EXERCISE REQUIREMENTS. Print verbatim the lines from the beginning of the entries through the line containing "<title>coretracers: GStreamer Core", both ends included. Pictures should be left out.

━━━━━ EXTRACTED RECORDS

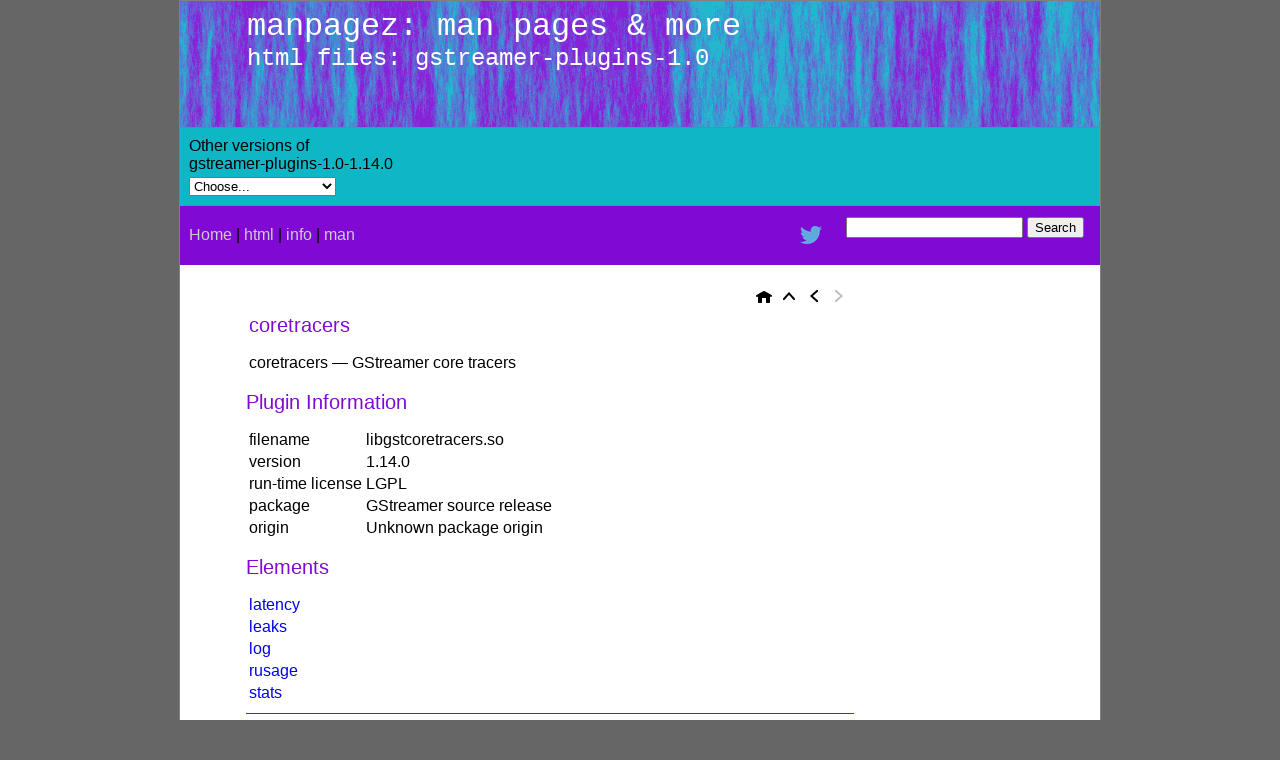

--- FILE ---
content_type: text/html; charset=UTF-8
request_url: https://manpagez.com/html/gstreamer-plugins-1.0/gstreamer-plugins-1.0-1.14.0/gstreamer-plugins-plugin-coretracers.php
body_size: 1843
content:
<!DOCTYPE html PUBLIC "-//W3C//DTD HTML 4.01 Transitional//EN">
<html>
<head>
<meta http-equiv="Content-Type" content="text/html; charset=UTF-8">
<title>coretracers: GStreamer Core Plugins 1.0 Plugins Reference Manual</title>
<meta name="generator" content="DocBook XSL Stylesheets V1.79.1">
<link rel="home" href="index.php" title="GStreamer Core Plugins 1.0 Plugins Reference Manual">
<link rel="up" href="ch03.php" title="gstreamer Plugins">
<link rel="prev" href="gstreamer-plugins-plugin-coreelements.php" title="coreelements">
<meta name="generator" content="GTK-Doc V1.27 (XML mode)">
<link rel="stylesheet" href="/main.css" type="text/css">
</head>
<body>
<div id="container">
<div id="top">
	<span class="title">
		manpagez: man pages &amp; more
	</span><br />
	<span class="subtitle">html files: gstreamer-plugins-1.0</span>
</div>

<div id="toplink">
	<table width="100%" align="center" cellpadding="0">
		<tr>
					
			<td align="left">
				<table>
					<tr>
						<td colspan=2>Other versions of<br />gstreamer-plugins-1.0-1.14.0</td>
					</tr>
					<tr>
						<td>
						<select onchange="location = this.options[this.selectedIndex].value">
								<option selected value="">Choose...</option>
								<option value="../gstreamer-plugins-1.0/gstreamer-plugins-plugin-coretracers.php">gstreamer-plugins 1.0</option><option value="../gstreamer-plugins-1.0/gstreamer-plugins-plugin-coretracers.php">gstreamer-plugins 1.0</option><option value="../gstreamer-plugins-1.0/gstreamer-plugins-plugin-coretracers.php">gstreamer-plugins 1.0</option><option value="../gstreamer-plugins-1.0/gstreamer-plugins-plugin-coretracers.php">gstreamer-plugins 1.0</option><option value="../gstreamer-plugins-1.0/gstreamer-plugins-plugin-coretracers.php">gstreamer-plugins 1.0</option><option value="../gstreamer-plugins-1.0/gstreamer-plugins-plugin-coretracers.php">gstreamer-plugins 1.0</option><option value="../gstreamer-plugins-1.0/gstreamer-plugins-plugin-coretracers.php">gstreamer-plugins 1.0</option><option value="../gstreamer-plugins-1.0/gstreamer-plugins-plugin-coretracers.php">gstreamer-plugins 1.0</option>							</select>	
						</td>
					</tr>
				</table>
			</td>
			<td align="right">
				<script type="text/javascript"><!--
				google_ad_client = "pub-1710183999564190";
				/* 468x60, created 9/4/08 */
				google_ad_slot = "8014332598";
				google_ad_width = 468;
				google_ad_height = 60;
				//-->
				</script>
				<script type="text/javascript"
				src="http://pagead2.googlesyndication.com/pagead/show_ads.js">
				</script>
			</td>
		</tr>
	</table>
</div>

<div id="contentmenu">
<table width="100%" cellpadding="0">
	<tr>
		<td>
			<a href="/">Home</a> | 
			<a href="/html/">html</a> | 
			<a href="/info/">info</a> | 
			<a href="/man/">man</a>
		</td>
		<td align="right" valign="middle">
			<table cellpadding="5">
				<tr>
					<td align="right">
						<a href="https://www.twitter.com/manpagez"><img src="/images/Twitter_icn.png" border="0"></a>
					</td>
					<td>
						<g:plusone></g:plusone> 
					</td>
					<td>		
						<form action="http://www.google.com/cse" id="cse-search-box">
						  <div>
							<input type="hidden" name="cx" value="015669413821031485611:a_hm66tboz8" />
							<input type="hidden" name="ie" value="UTF-8" />
							<input type="text" name="q" />
							<input type="submit" name="sa" value="Search" />
						  </div>
						</form>
						<script type="text/javascript" src="http://www.google.com/coop/cse/brand?form=cse-search-box&lang=en"></script>
					</td>
				</tr>
			</table>
		</td>
	</tr>
</table>
</div>

<div id="content">
<table class="navigation"  width="100%" summary="Navigation header" cellpadding="2" cellspacing="5"><tr valign="middle">
<td width="100%" align="left" class="shortcuts"></td>
<td><a accesskey="h" href="index.php"><img src="home.png" width="16" height="16" border="0" alt="Home"></a></td>
<td><a accesskey="u" href="ch03.php"><img src="up.png" width="16" height="16" border="0" alt="Up"></a></td>
<td><a accesskey="p" href="gstreamer-plugins-plugin-coreelements.php"><img src="left.png" width="16" height="16" border="0" alt="Prev"></a></td>
<td><img src="right-insensitive.png" width="16" height="16" border="0"></td>
</tr></table>
<div class="refentry">
<a name="gstreamer-plugins-plugin-coretracers"></a><div class="titlepage"></div>
<div class="refnamediv"><table width="100%"><tr>
<td valign="top">
<h2><span class="refentrytitle">coretracers</span></h2>
<p>coretracers — <a name="plugin-coretracers"></a>GStreamer core tracers</p>
</td>
<td class="gallery_image" valign="top" align="right"></td>
</tr></table></div>
<div class="refsect1">
<a name="id-1.4.3.3"></a><h2>Plugin Information</h2>
<div class="variablelist"><table border="0" class="variablelist">
<colgroup>
<col align="left" valign="top">
<col>
</colgroup>
<tbody>
<tr>
<td><p><span class="term">filename</span></p></td>
<td>libgstcoretracers.so</td>
</tr>
<tr>
<td><p><span class="term">version</span></p></td>
<td>1.14.0</td>
</tr>
<tr>
<td><p><span class="term">run-time license</span></p></td>
<td>LGPL</td>
</tr>
<tr>
<td><p><span class="term">package</span></p></td>
<td>GStreamer source release</td>
</tr>
<tr>
<td><p><span class="term">origin</span></p></td>
<td>Unknown package origin</td>
</tr>
</tbody>
</table></div>
</div>
<div class="refsect1">
<a name="id-1.4.3.4"></a><h2>Elements</h2>
<div class="variablelist"><table border="0" class="variablelist">
<colgroup>
<col align="left" valign="top">
<col>
</colgroup>
<tbody>
<tr>
<td><p><span class="term"><a class="link" href="gstreamer-plugins-latencytracer.php" title="latencytracer">latency</a></span></p></td>
<td></td>
</tr>
<tr>
<td><p><span class="term"><a class="link" href="gstreamer-plugins-leakstracer.php" title="leakstracer">leaks</a></span></p></td>
<td></td>
</tr>
<tr>
<td><p><span class="term"><a class="link" href="gstreamer-plugins-logtracer.php" title="logtracer">log</a></span></p></td>
<td></td>
</tr>
<tr>
<td><p><span class="term"><a class="link" href="gstreamer-plugins-rusagetracer.php" title="rusagetracer">rusage</a></span></p></td>
<td></td>
</tr>
<tr>
<td><p><span class="term"><a class="link" href="gstreamer-plugins-statstracer.php" title="statstracer">stats</a></span></p></td>
<td></td>
</tr>
</tbody>
</table></div>
</div>
</div>
<div class="footer">
<hr>Generated by GTK-Doc V1.27</div>
</div>
<div id="footer2">
	<table width="100%" cellpadding="10">
		<tr>
			<td align="center">
			<script type="text/javascript"><!--
			google_ad_client = "pub-1710183999564190";
			/* 728x90, created 6/19/08 */
			google_ad_slot = "1585046737";
			google_ad_width = 728;
			google_ad_height = 90;
			//-->
			</script>
			<script type="text/javascript"
			src="http://pagead2.googlesyndication.com/pagead/show_ads.js">
			</script>
			</td>
		</tr>
	</table>
</div>
<pre class="foot">
&copy; manpagez.com 2000-2026
Individual documents may contain additional copyright information.
</pre>
</div>
</body>
</html>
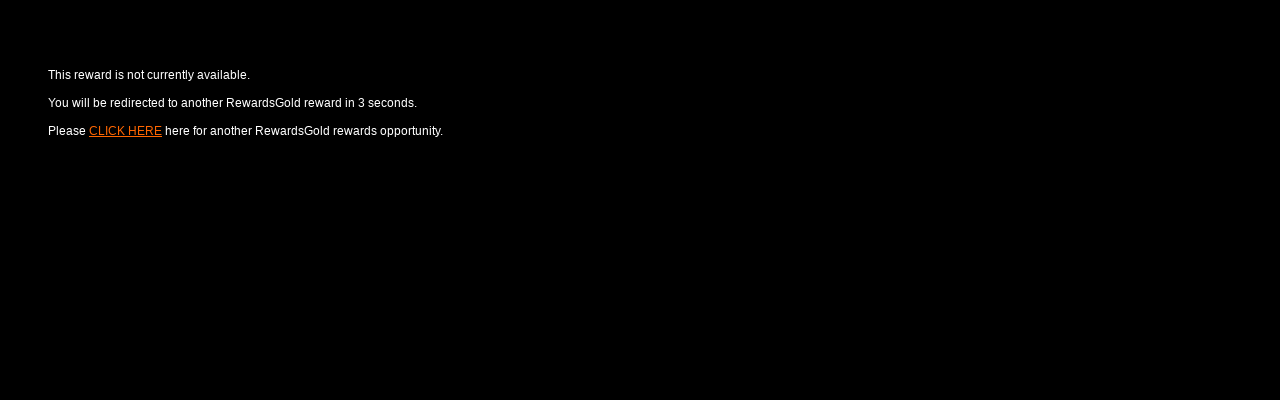

--- FILE ---
content_type: text/html
request_url: http://www.rewardsgold.com/mags/blbw/sg_bw_bloomberg_pg4.htm
body_size: 2155
content:
<!DOCTYPE html PUBLIC "-//W3C//DTD XHTML 1.0 Transitional//EN"
"http://www.w3.org/TR/xhtml1/DTD/xhtml1-transitional.dtd">
<html xmlns="http://www.w3.org/1999/xhtml">

<head>
<title>RewardsGold.com</title>
<meta http-equiv="Content-Type" content="text/html; charset=utf-8" />
<meta http-equiv="refresh" content="3;URL='http://www.rewardsgold.com/mags/forbes_gd/sg_forbes_pg1gd.htm'">
<link href="../../stylesheets/footer.css" rel="stylesheet" type="text/css" />
<style type="text/css">
td img {
	display: block;
}
<!--
a:link {
	color: #F60;
}
a:visited {
	color: #F60;
}
a:hover {
	color: #F60; text-decoration:none;
}
a:active {
	color: #F60;
}
-->
</style>
</head>
<body bgcolor="#000000">
<blockquote>
<p>&nbsp;</p>
		<table border="0" cellpadding="0" cellspacing="0" width="550">
			<tr>
				<td>
				</td>
				<td>
				</td>
				<td>
				</td>
				<td>
				</td>
			</tr>
			<tr>
				<td colspan="3">&nbsp;
				</td>
				<td>
				</td>
			</tr>
			<tr>
				<td colspan="3" class="verdwh12px">
				This reward is not currently  available. <br />
				<br />
				You will be redirected to another RewardsGold reward in 3 seconds.<br />
				<br />
				Please <a target="_top" href="../forbes_gd/sg_forbes_pg1gd.htm">CLICK 
				HERE</a> here for another RewardsGold rewards opportunity.</td>
				<td>
				</td>
			</tr>
			<tr>
				<td colspan="3">&nbsp;
				</td>
				<td>
				</td>
			</tr>
			<tr>
				<td colspan="3">&nbsp;
				</td>
				<td>
				</td>
			</tr>
			<tr>
				<td colspan="3">&nbsp;
				</td>
				<td>
				</td>
			</tr>
			<tr>
				<td colspan="3">&nbsp;
				</td>
				<td>
				</td>
			</tr>
			<tr>
				<td colspan="3">&nbsp;
				</td>
				<td>
				</td>
			</tr>
			<tr>
				<td colspan="3">&nbsp;
				</td>
				<td>
				</td>
			</tr>
			<tr>
				<td colspan="3">&nbsp;
				</td>
				<td>
				</td>
			</tr>
			<tr>
				<td>&nbsp;
				</td>
				<td>&nbsp;
				</td>
				<td>&nbsp;
				</td>
				<td>
				</td>
			</tr>
			<tr>
				<td colspan="3">&nbsp;
				</td>
				<td>
				</td>
			</tr>
			<tr>
				<td colspan="3" class="style1">&nbsp;
							</td>
				<td>&nbsp;
				</td>
			</tr>
		</table>
	</blockquote>
</body>

</html>


--- FILE ---
content_type: text/css
request_url: http://www.rewardsgold.com/stylesheets/footer.css
body_size: 1834
content:
@charset "utf-8";
/* CSS Document */
.footer {	font-family: verdana;
	font-size: 7pt;
	color: #FFFFFF;
}

.footer-ctr {	font-family: verdana;
	font-size: 7pt;
	color: #FFFFFF;
	text-align:center;
}

.footer-ctr-grey {	font-family: verdana;
	font-size: 7pt;
	color: #999999;
	text-align:center;
}

.vcen {
	font-family: verdana;
	font-size: 7pt;
	 color: #000000;
	font-style: normal;
	font-weight: normal;
	text-align: center;
}
.vcengrey {
	font-family: verdana;
	font-size: 7pt;
	 color: #666666;
	font-style: normal;
	font-weight: normal;
	text-align: center;
}

.vcengrey6 {
	font-family: verdana;
	font-size: 6pt;
	 color: #666666;
	font-style: normal;
	font-weight: normal;
	text-align: center;
}

.vgrey9 {
	font-family: verdana;
	font-size: 9px;
	 color: #666666;
	font-style: normal;
	font-weight: normal;
	
}

.vcenblk6 {
	font-family: verdana;
	font-size: 6pt;
	 color:#000;
	font-style: normal;
	font-weight: normal;
	text-align: center;
}

.vcengrey7px {
	font-family: verdana;
	font-size: 7px;
	 color: #666666;
	font-style: normal;
	font-weight: normal;
	text-align: center;
}

.vcengrey8px {
	font-family: verdana;
	font-size: 8px;
	 color: #666666;
	font-style: normal;
	font-weight: normal;
	text-align: center;
}

.vcengrey9px {
	font-family: verdana;
	font-size: 9px;
	 color: #666666;
	font-style: normal;
	font-weight: normal;
	text-align: center;
}

.vlftgrey8px {
	font-family: Tahoma, Geneva, sans-serif;
	font-size: 8px;
	 color: #999;
	font-style: normal;
	font-weight: normal;
	text-align: left;
}

.vlftgrey7px {
	font-family: Tahoma, Geneva, sans-serif;
	font-size: 7px;
	 color: #999;
	font-style: normal;
	font-weight: normal;
	text-align: left;
}

#mouserg {width:auto; margin-left: 3px; margin-top: 0px; z-index:2}

.verdwh12px {font-family:Verdana, Geneva, sans-serif;
font-size:12px;
color:#FFF;
}
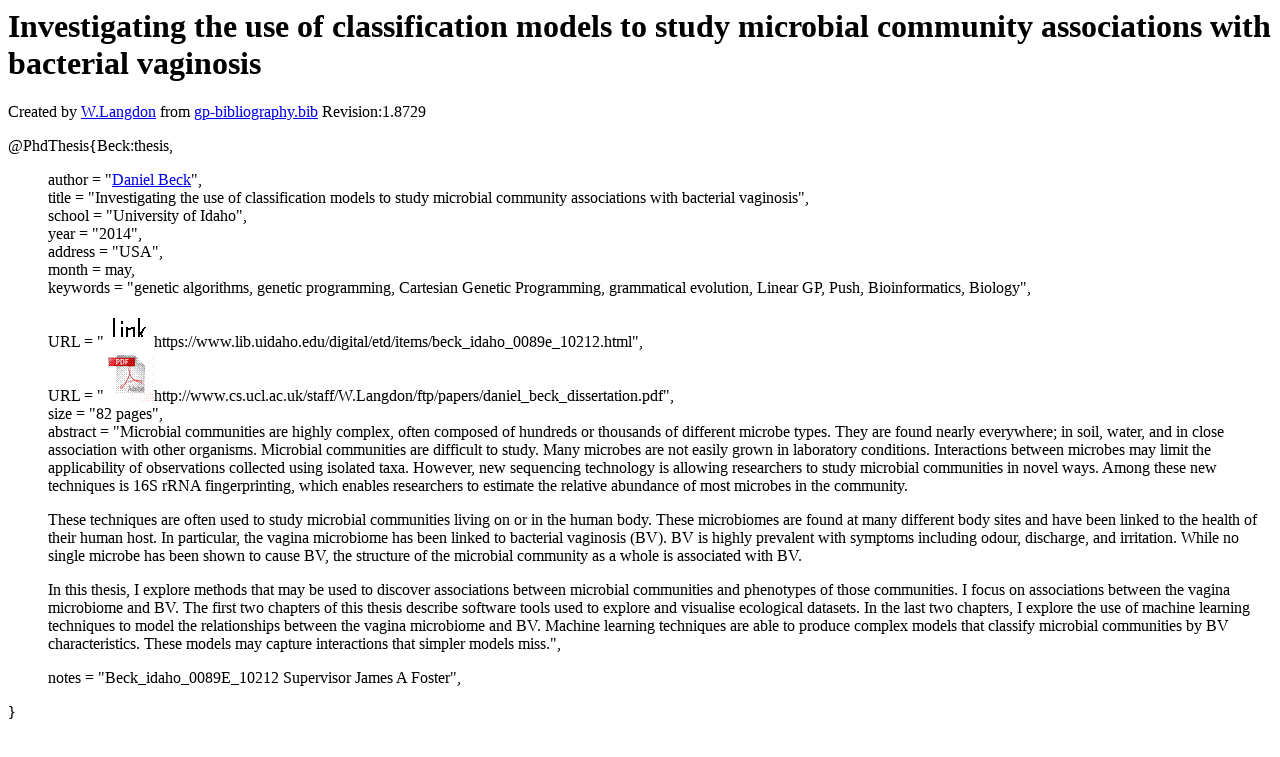

--- FILE ---
content_type: text/html; charset=UTF-8
request_url: http://gpbib.pmacs.upenn.edu/gp-html/Beck_thesis.html
body_size: 2114
content:
<!DOCTYPE HTML PUBLIC "-//W3C//DTD HTML 4.0 Transitional//EN">
<HTML lang="en">
<!--Converted with bib2html.awk $Revision: 1.98 $ http://www.cs.ucl.ac.uk/staff/W.Langdon!-->
<HEAD>
<TITLE> Investigating the use of classification models to                  study microbial community associations with bacterial                  vaginosis </TITLE>
<meta name="viewport" content="width=device-width, initial-scale=1">
<meta name="description" content="genetic programming">
<meta name="description" content="computer science artificial intelligence genetic algorithms, genetic programming, cartesian                  genetic programming, grammatical evolution, linear gp,                  push, bioinformatics, biology reference">
<meta name="description" content="investigating the use of classification models to                  study microbial community associations with bacterial                  vaginosis">
<meta name="resource-type" content="document">
<meta name="distribution" content="global">
</HEAD>
<BODY>
<P>
<H1> Investigating the use of classification models to                  study microbial community associations with bacterial                  vaginosis </H1>
<P>
Created by <A href="http://www.cs.ucl.ac.uk/staff/W.Langdon">W.Langdon</a> from
<a href="../gp-bibliography.bib">gp-bibliography.bib</a> Revision:1.8729
<P>
<P>
<dl>

<dt>@PhdThesis{Beck:thesis,</dt>
<ul style="list-style: none">
<li>
  author =       "<a href="https://sbs.wsu.edu/people/postdocs/#daniel">Daniel Beck</a>",
<li>
  title =        "Investigating the use of classification models to
study microbial community associations with bacterial
vaginosis",
<li>
  school =       "University of Idaho",
<li>
  year =         "2014",
<li>
  address =      "USA",
<li>
  month =        may,
<li>
  keywords =     "genetic algorithms, genetic programming, Cartesian
Genetic Programming, grammatical evolution, Linear GP,
Push, Bioinformatics, Biology",
<li>
  URL =          "<a href="../cache/bin/cache.php?Beck:thesis,https___www.lib.uidaho.edu_digital_etd_items_beck_idaho_0089e_10212.html,https://www.lib.uidaho.edu/digital/etd/items/beck_idaho_0089e_10212.html"><IMG BORDER=0 ISMAP SRC="../otr.gif"></a>https://www.lib.uidaho.edu/digital/etd/items/beck_idaho_0089e_10212.html",
<li>
  URL =          "<a href="../cache/bin/cache.php?Beck:thesis,http___www.cs.ucl.ac.uk_staff_W.Langdon_ftp_papers_daniel_beck_dissertation.pdf,http://www.cs.ucl.ac.uk/staff/W.Langdon/ftp/papers/daniel_beck_dissertation.pdf"><IMG BORDER=0 ISMAP SRC="../pdf.gif"></a>http://www.cs.ucl.ac.uk/staff/W.Langdon/ftp/papers/daniel_beck_dissertation.pdf",
<li>
  size =         "82 pages",
<li>
  abstract =     "Microbial communities are highly complex, often
composed of hundreds or thousands of different microbe
types. They are found nearly everywhere; in soil,
water, and in close association with other organisms.
Microbial communities are difficult to study. Many
microbes are not easily grown in laboratory conditions.
Interactions between microbes may limit the
applicability of observations collected using isolated
taxa. However, new sequencing technology is allowing
researchers to study microbial communities in novel
ways. Among these new techniques is 16S rRNA
fingerprinting, which enables researchers to estimate
the relative abundance of most microbes in the
community.
<p>
These techniques are often used to study microbial
communities living on or in the human body. These
microbiomes are found at many different body sites and
have been linked to the health of their human host. In
particular, the vagina microbiome has been linked to
bacterial vaginosis (BV). BV is highly prevalent with
symptoms including odour, discharge, and irritation.
While no single microbe has been shown to cause BV, the
structure of the microbial community as a whole is
associated with BV.
<p>
In this thesis, I explore methods that may be used to
discover associations between microbial communities and
phenotypes of those communities. I focus on
associations between the vagina microbiome and BV. The
first two chapters of this thesis describe software
tools used to explore and visualise ecological
datasets. In the last two chapters, I explore the use
of machine learning techniques to model the
relationships between the vagina microbiome and BV.
Machine learning techniques are able to produce complex
models that classify microbial communities by BV
characteristics. These models may capture interactions
that simpler models miss.",
<li>
  notes =        "Beck_idaho_0089E_10212 Supervisor James A Foster",
</ul>
<dt>}</dt></dl>



<p>Genetic Programming entries for 
<a href="DanielBeck.html#Beck:thesis">Daniel Beck</a>

<P>
Citations
<a href="https://scholar.google.co.uk/scholar?q=Investigating the use of classification models to                  study microbial community associations with bacterial                  vaginosis">
<img src="../ask_scholar.png"
width=90 height=12 border=0">
</a>
<P>
<script type="text/javascript" src="/_Incapsula_Resource?SWJIYLWA=719d34d31c8e3a6e6fffd425f7e032f3&ns=2&cb=2064574802" async></script></HTML>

━━━━━━━━━━

EXERCISE RESULT.
--- FILE ---
content_type: text/html; charset=UTF-8
request_url: https://manpagez.com/html/gstreamer-plugins-1.0/gstreamer-plugins-1.0-1.14.0/gstreamer-plugins-plugin-coretracers.php
body_size: 1843
content:
<!DOCTYPE html PUBLIC "-//W3C//DTD HTML 4.01 Transitional//EN">
<html>
<head>
<meta http-equiv="Content-Type" content="text/html; charset=UTF-8">
<title>coretracers: GStreamer Core Plugins 1.0 Plugins Reference Manual</title>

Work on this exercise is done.